Work request A:
Print the portion of the forum thread on the model school building between "I added extra" and "a office floor.....", inclusive.
Work request B:
In the forum thread on the model school building, what did the builder put on the roof?
Work request C:
Carry on the forum thread on the model school building from its final line.

Document segment:
So to give a few more....Everyone remember this building?










Its a nice kit, BUT it is actually a bit "narrow". Be OK for a big city scene but I'm modeling a small town so.....

So, taking into consideration, that I had 3 of these kits..... I built the 3 of them into one big building....a old school for my home town in PA!










Yeah a bit of work to make 3 of them, look like one of these! 

I added extra floors on one "tower" and removed a floor from the other "tower" and then left one floor over from the 3rd kit to use as an "entrance" and a office floor.....

The whole building is actually pretty big for what its made of!










A mock up of the front of the building and the way I plan to add the front entrance and facade....I think it will look GREAT when done its not even close yet...










The fire-escape, is ALL scratchbuilt! To fit the building. I didn't like the looks of the original one that came with all 3 kits.....So, me, being me, I had to build one that was more to my liking....










Notice, I even put real stone on the roof! I also redone the roof access hatch doors and all as well....

More to come, later!


----------



## Y3a (Jan 18, 2001)

WHAT? No complete interiors?


----------



## -Hemi- (May 5, 2014)

Not yet, I'm still building this one, its no where near done yet, your seeing it as a "WIP" model.....

I got a long ways to go on this one as I have a building and grounds "extension" to add off the 3 story tower, that will have all the trimming too. I got the entrance to finish and a few other items to complete as well.....AND the opposite side will have a tall chimney as well for heating of the building as it sets here, I got a lot yet to do... the station has an up coming "interior" as well.....These are the shallow buildings, that won't be next to the edge of my layout, BUT will be close enough to see inside a little and so the interiors won't be "extreme" but the ones that are next to the edge of the layout will have full complete interiors....


----------



## Y3a (Jan 18, 2001)

I 'furnished' a Bachmann "Sears Craftsman House" kit and the furniture cost me almost 40 bucks. Putting the fiber optic lights inside was a nightmare! Photo etched blinds at the windows was a nice touch. Finally I had to use 'slide glass' for the glass in the windows just to see into the lit rooms.


----------



## BOXIE (Apr 5, 2011)

Nicely done.thanks for showing us your work.


----------



## -Hemi- (May 5, 2014)

Y3a said:


> I 'furnished' a Bachmann "Sears Craftsman House" kit and the furniture cost me almost 40 bucks. Putting the fiber optic lights inside was a nightmare! Photo etched blinds at the windows was a nice touch. Finally I had to use 'slide glass' for the glass in the windows just to see into the lit rooms.

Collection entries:

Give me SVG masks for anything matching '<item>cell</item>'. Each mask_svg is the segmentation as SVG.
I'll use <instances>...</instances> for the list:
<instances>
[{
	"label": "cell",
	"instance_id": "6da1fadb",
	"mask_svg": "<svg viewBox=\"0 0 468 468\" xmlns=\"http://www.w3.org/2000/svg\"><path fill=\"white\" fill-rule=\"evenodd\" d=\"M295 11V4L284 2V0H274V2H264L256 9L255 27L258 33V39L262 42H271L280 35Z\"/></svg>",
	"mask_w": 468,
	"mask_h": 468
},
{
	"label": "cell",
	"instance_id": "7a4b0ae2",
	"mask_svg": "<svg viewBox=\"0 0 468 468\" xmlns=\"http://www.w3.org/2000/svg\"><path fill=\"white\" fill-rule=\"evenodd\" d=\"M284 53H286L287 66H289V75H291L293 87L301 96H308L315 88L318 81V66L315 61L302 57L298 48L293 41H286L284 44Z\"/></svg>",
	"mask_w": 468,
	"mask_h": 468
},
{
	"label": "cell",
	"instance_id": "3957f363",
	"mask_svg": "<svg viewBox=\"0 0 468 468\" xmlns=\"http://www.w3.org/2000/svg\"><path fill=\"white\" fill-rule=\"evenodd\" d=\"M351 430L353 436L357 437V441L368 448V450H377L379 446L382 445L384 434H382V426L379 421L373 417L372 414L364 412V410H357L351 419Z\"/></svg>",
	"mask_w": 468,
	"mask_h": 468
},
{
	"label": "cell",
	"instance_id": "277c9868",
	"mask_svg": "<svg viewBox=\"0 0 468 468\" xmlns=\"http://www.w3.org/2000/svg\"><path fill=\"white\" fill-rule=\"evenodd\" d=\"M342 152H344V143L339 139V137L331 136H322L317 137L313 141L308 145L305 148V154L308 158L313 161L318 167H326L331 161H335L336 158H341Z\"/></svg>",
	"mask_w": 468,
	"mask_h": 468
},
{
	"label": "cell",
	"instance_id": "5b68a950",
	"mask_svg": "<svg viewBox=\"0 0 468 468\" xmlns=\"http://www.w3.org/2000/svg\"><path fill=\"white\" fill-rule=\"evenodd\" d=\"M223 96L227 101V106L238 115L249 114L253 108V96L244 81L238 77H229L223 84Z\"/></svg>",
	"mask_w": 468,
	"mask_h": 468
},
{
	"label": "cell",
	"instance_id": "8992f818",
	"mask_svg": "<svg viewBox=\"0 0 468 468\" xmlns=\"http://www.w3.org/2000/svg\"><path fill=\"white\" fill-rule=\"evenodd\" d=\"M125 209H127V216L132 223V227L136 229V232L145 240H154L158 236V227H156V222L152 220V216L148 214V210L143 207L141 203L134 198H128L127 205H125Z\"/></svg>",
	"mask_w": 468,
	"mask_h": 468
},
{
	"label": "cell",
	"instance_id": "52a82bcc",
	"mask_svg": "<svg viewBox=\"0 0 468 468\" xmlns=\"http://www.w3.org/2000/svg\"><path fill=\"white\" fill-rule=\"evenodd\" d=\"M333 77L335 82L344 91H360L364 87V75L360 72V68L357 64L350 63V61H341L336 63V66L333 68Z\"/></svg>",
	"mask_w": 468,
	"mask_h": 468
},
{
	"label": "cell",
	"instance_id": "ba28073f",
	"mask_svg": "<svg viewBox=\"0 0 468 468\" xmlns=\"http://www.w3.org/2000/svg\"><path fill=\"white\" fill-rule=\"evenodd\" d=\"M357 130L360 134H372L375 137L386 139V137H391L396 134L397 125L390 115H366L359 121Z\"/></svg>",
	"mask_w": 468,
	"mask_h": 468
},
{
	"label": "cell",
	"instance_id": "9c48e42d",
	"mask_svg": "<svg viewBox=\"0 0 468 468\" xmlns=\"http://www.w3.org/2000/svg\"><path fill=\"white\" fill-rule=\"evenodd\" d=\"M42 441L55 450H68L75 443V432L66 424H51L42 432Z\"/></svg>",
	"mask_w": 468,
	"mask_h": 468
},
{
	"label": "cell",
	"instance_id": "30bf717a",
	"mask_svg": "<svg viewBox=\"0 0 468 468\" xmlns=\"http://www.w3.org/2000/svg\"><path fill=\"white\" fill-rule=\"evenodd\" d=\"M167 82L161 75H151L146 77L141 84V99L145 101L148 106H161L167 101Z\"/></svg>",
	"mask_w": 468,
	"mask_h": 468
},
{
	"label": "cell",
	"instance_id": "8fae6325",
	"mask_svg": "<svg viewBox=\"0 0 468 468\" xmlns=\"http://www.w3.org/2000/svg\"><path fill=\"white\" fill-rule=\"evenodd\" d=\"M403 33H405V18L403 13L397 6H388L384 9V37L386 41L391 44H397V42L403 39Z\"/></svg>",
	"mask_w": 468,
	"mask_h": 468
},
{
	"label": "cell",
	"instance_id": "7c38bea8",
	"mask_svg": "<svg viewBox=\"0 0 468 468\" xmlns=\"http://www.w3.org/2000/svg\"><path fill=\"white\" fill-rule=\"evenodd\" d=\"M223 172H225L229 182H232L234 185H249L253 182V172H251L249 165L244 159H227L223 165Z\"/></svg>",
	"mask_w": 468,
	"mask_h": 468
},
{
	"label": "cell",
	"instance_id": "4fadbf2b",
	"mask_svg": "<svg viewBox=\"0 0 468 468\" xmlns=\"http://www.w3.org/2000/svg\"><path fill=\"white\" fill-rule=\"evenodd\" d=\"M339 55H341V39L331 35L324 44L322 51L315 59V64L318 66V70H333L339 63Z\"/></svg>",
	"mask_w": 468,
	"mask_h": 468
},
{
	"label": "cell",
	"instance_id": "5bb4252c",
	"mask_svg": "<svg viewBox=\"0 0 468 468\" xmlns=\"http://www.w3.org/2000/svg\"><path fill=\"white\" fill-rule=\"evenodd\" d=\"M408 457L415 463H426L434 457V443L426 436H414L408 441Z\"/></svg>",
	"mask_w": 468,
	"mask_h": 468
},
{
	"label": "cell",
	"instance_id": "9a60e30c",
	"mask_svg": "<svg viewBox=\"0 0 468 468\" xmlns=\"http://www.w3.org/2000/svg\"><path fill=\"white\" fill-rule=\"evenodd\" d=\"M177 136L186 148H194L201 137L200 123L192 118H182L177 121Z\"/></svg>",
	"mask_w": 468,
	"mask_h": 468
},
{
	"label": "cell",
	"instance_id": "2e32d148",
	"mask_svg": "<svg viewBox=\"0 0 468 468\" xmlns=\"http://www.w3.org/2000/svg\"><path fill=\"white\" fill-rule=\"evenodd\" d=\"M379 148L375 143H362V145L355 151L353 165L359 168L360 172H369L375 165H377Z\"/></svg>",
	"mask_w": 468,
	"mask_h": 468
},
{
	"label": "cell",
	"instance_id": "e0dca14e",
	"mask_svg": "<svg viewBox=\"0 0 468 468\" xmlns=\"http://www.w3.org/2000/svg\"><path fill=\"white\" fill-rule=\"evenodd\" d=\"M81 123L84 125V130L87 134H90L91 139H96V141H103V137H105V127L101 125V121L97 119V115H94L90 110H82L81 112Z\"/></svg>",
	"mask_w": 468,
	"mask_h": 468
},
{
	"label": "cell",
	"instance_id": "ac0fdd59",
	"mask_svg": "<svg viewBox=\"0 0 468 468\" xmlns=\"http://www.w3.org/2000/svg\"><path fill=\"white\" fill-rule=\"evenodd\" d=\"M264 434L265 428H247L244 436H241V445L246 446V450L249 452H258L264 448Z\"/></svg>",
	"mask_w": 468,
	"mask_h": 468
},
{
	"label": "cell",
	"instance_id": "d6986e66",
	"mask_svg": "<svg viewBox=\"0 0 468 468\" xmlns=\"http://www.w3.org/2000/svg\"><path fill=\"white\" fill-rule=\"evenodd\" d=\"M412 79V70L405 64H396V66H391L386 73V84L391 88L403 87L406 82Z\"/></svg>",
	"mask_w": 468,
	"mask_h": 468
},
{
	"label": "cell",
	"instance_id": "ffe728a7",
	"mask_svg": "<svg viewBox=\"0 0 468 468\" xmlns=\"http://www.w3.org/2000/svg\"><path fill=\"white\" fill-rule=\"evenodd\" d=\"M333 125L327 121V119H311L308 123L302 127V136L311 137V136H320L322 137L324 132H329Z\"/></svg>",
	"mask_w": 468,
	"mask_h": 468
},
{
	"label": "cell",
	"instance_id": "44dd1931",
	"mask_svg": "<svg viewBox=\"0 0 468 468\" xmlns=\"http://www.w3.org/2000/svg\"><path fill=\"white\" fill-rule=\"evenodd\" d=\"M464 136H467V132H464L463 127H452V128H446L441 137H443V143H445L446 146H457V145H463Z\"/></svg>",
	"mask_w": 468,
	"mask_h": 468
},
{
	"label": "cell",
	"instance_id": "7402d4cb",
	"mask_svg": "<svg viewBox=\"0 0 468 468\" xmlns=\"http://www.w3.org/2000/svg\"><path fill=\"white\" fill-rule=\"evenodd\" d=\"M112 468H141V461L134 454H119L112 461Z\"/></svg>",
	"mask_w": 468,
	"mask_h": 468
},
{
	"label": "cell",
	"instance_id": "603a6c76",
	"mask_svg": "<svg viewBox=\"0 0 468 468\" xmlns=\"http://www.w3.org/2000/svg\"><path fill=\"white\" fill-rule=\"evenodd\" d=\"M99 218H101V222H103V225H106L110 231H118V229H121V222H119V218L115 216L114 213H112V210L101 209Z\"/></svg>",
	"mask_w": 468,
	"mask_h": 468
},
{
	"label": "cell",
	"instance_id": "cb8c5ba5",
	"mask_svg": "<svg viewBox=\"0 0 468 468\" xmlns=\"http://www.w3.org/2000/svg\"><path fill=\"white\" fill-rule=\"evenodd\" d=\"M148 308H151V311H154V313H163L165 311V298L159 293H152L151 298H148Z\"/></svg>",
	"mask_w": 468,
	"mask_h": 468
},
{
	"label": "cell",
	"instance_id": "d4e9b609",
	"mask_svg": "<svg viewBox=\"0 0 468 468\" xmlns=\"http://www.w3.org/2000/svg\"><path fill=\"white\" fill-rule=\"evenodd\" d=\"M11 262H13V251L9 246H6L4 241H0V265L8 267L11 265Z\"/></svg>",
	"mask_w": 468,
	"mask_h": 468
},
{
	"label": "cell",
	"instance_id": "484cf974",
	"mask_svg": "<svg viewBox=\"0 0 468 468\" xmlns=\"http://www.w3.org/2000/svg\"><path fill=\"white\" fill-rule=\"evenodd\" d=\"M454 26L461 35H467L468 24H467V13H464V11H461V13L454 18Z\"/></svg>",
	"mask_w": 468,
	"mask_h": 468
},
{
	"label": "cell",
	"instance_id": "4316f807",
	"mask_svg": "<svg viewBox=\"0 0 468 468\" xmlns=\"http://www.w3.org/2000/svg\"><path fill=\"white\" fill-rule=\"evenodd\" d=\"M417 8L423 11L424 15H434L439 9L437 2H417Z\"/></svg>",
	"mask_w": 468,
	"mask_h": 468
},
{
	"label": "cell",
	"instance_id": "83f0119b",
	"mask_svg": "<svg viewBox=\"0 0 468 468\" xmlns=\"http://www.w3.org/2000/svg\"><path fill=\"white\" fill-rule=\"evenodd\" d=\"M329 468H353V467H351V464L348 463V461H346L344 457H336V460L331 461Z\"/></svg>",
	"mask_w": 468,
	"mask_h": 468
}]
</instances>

Answer A:
I added extra floors on one "tower" and removed a floor from the other "tower" and then left one floor over from the 3rd kit to use as an "entrance" and a office floor.....

Answer B:
Real stone.

Answer C:
Its amazing what interior details cost! I am working on a rather LARGE (and I do mean large) machine shop thats for my engine terminal, thats in the last days of steam, early days of diesel, and its got a lot of floor space to detail, AND will be right next to the edge of the layout.......To add to it, it will have a fab shop (for cabs, and or car body fabrication (car body to go in for passenger car side panels, OR diesel body parts as well as steamer engine cabs and such.... this will be fully detailed inside all the shears, and metal "brakes" punch press, you name it. ALL hand made! As these details aren't modeled that I've found in HO scale. I also plan to make a few vertical lathes, and a thickness mill (metal planner), and a wheelset lathe, or driver lathe....This is one HUGE complex....The main building is long enough to fit 2 rails in it, side by side, long enough to have 2 articulated steamers on then, one behind the other....4 total, the left side of the building will have the machine shop, the right side will have the fab shop, and the front right side, will have the compressor building and then the left hand front will be the exit....which will lead out to a RIP set, to the left side of the building, and then the right is an unloading area for supplies to be fully covered by an overhead traveling crane, with 2 "in" tracks with only one "out" track.....FULLY LIGHTED. I for see, around 200 lights in or around this whole area.....inside and outside.....Plus smoke effects in the buildings.... 

With all of it, done I for cast about $500 in the whole roundhouse, engine house, and machine shop complex, when done!

So yeah, when you speak of $40 in furnishings for your Bachmann Craftsman house, believe me, I know its not cheap! And some of it, I have to scratch build as it can't be bought.....


----------



## Y3a (Jan 18, 2001)

Similar shock happened when I did that Walthers Diner. 35 painted figures, 11 Jordan Cars, slide glass windows, LED lighting, and what could I use for dinner plates? I used the little flat circle cupcake decorations! Of course I painted food on the plates.


----------



## -Hemi- (May 5, 2014)

So here's a picture of the 2 stall engine house:










Then you have how its layed out with names and such:










Then the details, OMG the details, I've built, but have yet to paint:










These, Milling Machines. 










My Metal Lathes.










Drill presses.










Long Bed Mill (Metal Planner).










Break.










Radial Arm Drill press.

Some I've painted others I've actually scratch built...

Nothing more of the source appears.